The fractal analysis of the fault systems (e.g., Zhao et al., 2011), showed that the faults are significantly associated with mineralization (Figs. 5 and 6). In other words, an abundance of mineral deposits and fault systems is observable in the SE part of the area (grid C in Fig. 6) in which the fractal dimension is at its peak (1.748). These results are significant as fault systems are corridors for raising magmatic and hydrothermal fluids that develop mineralization (Pirajno, 2012).
Results of fry analysis (Fig. 11), fractal analysis (Figs. 7-9), and distance-distribution analysis (Fig. 12) were in agreement with one another showing that the NW- and NE- trending faults were responsible for regional-scale processes that have contributed to the development of mineralization. Furthermore, these analyses demonstrated that the N-trending faults are the local-scale controls on mineralization. These results have been achieved by numerical techniques in this paper and comply with the previous results achieved by other studies in Dehaj Area (Meshkani et al., 2013; Zarasvandi et al, 2016). In these studies, it has been reported that the NW-trending Dehshir-Baft strike-slip fault is the major structural control on the magmatism and the development of porphyry Cu deposits in the study area.
6. Conclusion
In this study, a range of numerical techniques were applied, including fry, fractal, and distance-distribution analyses, for the recognition of structural controls on porphyry Cu mineralization in Dehaj Area. By combining these methods, useful results were obtained to help understand the processes contributing to the formation of mineral deposits. Indeed, porphyry Cu masses were found to be more probable to intrude and accumulate along the margins of huge faults and shear zones. It was further indicated that evaluation of mineralization direction with respect to fault direction can provide insights into the role of faults in emplacement of Cu mineralization. Based on the results of spatial analysis, mineralization direction was conformed to faults directions in most parts of the study area. The fry analysis demonstrated that the study area had three intersecting fault mechanisms.

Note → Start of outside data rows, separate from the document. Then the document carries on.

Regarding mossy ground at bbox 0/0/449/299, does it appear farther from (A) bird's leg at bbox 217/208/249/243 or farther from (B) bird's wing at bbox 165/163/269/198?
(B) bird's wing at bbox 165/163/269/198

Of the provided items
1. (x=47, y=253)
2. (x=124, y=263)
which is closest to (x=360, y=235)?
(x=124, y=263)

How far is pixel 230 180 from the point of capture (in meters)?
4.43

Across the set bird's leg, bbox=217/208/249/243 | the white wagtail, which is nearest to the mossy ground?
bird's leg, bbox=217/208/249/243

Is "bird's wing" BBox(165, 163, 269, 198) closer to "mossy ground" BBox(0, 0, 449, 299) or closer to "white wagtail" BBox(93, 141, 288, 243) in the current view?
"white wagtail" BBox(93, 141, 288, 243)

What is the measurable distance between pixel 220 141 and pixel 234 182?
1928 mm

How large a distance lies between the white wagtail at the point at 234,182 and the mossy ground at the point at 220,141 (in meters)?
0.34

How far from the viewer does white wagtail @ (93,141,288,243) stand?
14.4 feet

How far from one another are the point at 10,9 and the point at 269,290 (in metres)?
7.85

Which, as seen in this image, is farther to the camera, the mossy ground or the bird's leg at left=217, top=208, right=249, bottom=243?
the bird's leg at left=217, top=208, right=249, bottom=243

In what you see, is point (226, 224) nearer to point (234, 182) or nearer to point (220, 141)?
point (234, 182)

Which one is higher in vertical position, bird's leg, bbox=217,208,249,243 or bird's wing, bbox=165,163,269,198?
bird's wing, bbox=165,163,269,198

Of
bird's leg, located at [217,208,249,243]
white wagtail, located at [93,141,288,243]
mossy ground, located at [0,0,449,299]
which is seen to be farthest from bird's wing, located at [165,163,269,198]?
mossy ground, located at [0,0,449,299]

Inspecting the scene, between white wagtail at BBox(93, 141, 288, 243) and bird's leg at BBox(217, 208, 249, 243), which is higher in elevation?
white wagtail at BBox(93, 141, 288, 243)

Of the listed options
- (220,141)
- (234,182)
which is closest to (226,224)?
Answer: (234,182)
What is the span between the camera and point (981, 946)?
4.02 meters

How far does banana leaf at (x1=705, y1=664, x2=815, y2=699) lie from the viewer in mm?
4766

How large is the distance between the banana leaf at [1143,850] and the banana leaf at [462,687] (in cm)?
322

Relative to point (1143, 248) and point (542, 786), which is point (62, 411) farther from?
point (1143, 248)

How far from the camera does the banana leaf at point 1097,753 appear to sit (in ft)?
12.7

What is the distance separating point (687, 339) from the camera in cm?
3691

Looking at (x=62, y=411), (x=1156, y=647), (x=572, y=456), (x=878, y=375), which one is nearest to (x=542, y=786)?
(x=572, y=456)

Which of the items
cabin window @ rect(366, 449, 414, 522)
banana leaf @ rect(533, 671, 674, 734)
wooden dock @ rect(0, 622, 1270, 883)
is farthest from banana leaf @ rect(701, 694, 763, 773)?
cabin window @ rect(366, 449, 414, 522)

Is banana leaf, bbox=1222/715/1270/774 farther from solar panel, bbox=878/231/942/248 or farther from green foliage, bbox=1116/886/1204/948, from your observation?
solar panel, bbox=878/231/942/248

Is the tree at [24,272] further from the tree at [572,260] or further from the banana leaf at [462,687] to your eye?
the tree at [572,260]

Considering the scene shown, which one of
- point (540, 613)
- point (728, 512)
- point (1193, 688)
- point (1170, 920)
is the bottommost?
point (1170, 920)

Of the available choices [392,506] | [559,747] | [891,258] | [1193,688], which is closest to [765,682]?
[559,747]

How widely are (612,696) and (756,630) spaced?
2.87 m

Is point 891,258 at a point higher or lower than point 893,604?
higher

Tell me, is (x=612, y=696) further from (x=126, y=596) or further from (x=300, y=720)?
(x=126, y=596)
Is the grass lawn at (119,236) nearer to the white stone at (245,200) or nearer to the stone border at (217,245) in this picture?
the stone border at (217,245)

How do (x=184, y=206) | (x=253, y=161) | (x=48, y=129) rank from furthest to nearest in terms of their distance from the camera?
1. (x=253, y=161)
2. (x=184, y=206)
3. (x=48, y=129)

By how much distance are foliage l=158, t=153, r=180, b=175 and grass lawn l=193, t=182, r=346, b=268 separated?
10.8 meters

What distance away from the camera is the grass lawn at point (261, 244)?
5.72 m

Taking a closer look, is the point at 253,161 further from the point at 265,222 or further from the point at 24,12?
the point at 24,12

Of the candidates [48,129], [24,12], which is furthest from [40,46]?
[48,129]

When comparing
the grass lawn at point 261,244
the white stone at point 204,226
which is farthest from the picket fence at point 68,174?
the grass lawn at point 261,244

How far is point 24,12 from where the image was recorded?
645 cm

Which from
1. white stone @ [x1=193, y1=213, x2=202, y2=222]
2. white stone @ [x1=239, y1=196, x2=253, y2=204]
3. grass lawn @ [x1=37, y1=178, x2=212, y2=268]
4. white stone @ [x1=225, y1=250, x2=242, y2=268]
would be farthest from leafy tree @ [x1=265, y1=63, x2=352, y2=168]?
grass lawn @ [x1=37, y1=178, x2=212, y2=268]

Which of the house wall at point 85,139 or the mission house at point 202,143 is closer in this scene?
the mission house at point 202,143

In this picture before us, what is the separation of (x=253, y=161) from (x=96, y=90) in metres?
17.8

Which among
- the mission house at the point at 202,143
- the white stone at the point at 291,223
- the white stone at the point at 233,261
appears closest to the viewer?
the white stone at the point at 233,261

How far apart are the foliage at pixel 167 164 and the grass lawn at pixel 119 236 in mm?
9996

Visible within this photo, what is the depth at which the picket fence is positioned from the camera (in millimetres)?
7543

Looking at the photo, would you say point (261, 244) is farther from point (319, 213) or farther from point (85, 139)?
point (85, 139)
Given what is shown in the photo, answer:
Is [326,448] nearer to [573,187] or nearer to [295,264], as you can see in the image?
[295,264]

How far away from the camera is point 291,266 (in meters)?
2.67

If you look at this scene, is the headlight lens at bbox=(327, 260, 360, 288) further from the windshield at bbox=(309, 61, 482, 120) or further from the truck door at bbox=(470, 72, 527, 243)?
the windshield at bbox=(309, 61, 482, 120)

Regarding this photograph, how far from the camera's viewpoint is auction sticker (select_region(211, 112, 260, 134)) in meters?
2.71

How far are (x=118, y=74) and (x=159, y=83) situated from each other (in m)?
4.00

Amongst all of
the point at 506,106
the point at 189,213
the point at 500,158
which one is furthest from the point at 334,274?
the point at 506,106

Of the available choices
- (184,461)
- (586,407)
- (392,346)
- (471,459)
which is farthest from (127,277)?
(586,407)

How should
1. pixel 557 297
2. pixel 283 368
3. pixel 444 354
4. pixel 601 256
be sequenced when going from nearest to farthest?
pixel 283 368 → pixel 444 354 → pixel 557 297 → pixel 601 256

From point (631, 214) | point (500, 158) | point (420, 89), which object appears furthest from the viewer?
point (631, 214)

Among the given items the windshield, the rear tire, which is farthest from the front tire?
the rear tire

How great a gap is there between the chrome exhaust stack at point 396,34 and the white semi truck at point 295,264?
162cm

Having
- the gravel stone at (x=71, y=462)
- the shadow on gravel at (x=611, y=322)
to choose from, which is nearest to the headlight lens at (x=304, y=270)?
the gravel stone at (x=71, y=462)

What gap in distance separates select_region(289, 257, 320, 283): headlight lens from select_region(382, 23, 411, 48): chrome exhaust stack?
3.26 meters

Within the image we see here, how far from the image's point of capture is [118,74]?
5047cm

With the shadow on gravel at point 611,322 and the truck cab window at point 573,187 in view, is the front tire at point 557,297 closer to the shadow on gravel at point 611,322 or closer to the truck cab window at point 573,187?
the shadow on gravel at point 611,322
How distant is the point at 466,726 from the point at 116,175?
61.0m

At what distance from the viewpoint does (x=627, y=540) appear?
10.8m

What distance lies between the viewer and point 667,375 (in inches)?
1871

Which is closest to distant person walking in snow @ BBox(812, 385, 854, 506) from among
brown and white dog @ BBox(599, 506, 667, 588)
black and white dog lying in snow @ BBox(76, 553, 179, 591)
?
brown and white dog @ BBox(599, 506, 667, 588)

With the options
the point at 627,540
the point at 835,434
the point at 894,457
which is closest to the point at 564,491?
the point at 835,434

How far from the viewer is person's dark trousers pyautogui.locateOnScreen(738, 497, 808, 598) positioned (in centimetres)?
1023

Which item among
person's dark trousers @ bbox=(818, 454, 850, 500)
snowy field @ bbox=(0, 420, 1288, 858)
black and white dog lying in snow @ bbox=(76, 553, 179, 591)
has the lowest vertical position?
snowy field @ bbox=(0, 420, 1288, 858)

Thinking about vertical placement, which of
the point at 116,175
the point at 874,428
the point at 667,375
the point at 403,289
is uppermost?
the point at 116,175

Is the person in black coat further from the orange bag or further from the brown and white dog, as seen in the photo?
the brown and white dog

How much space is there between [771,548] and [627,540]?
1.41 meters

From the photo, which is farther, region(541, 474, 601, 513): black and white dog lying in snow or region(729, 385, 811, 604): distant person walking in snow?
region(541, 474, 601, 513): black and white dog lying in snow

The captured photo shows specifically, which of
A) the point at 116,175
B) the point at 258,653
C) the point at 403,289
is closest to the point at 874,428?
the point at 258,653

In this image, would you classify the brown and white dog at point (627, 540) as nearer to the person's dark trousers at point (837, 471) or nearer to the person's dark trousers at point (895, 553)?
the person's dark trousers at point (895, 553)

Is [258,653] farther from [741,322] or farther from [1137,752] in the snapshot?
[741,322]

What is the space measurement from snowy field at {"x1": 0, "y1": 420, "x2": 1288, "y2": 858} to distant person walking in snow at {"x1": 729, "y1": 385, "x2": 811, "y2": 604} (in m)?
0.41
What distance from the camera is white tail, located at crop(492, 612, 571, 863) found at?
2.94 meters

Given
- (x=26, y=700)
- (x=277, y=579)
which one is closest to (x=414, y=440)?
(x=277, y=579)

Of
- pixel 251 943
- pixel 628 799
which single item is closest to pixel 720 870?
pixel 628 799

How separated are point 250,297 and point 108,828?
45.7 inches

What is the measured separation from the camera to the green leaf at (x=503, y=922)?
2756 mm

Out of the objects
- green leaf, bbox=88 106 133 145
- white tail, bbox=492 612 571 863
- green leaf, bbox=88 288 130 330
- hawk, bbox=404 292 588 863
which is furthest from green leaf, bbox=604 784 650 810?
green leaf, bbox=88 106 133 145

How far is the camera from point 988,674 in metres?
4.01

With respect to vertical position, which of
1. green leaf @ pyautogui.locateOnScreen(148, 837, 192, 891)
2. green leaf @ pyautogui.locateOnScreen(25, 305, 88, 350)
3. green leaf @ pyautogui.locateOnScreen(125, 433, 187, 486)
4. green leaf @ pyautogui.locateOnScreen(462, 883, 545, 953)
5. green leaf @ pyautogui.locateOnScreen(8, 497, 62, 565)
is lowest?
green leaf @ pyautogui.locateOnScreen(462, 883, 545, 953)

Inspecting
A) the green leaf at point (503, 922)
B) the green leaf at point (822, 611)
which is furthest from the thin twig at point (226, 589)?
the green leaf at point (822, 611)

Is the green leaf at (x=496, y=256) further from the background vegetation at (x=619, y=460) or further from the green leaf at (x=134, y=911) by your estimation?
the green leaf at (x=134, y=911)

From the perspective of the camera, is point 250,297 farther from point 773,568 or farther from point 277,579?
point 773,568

Fractal analysis of the fault systems revealed that the fractal dimension reaches its peak in the SE part of the area where there is an abundance of faults and mineral deposits, showing that faults are inextricably linked with porphyry Cu mineralization. In addition, the results of fry, fractal, and distance-distribution analyses of mineral deposit locations were in agreement with findings of previous geological studies of the area. These techniques demonstrated that whilst the NW- and NE-trending faults are responsible for the regional-scale deposition of mineralization in the area, the N-trending faults have probably acted as the local-scale controllers of mineralization in the area.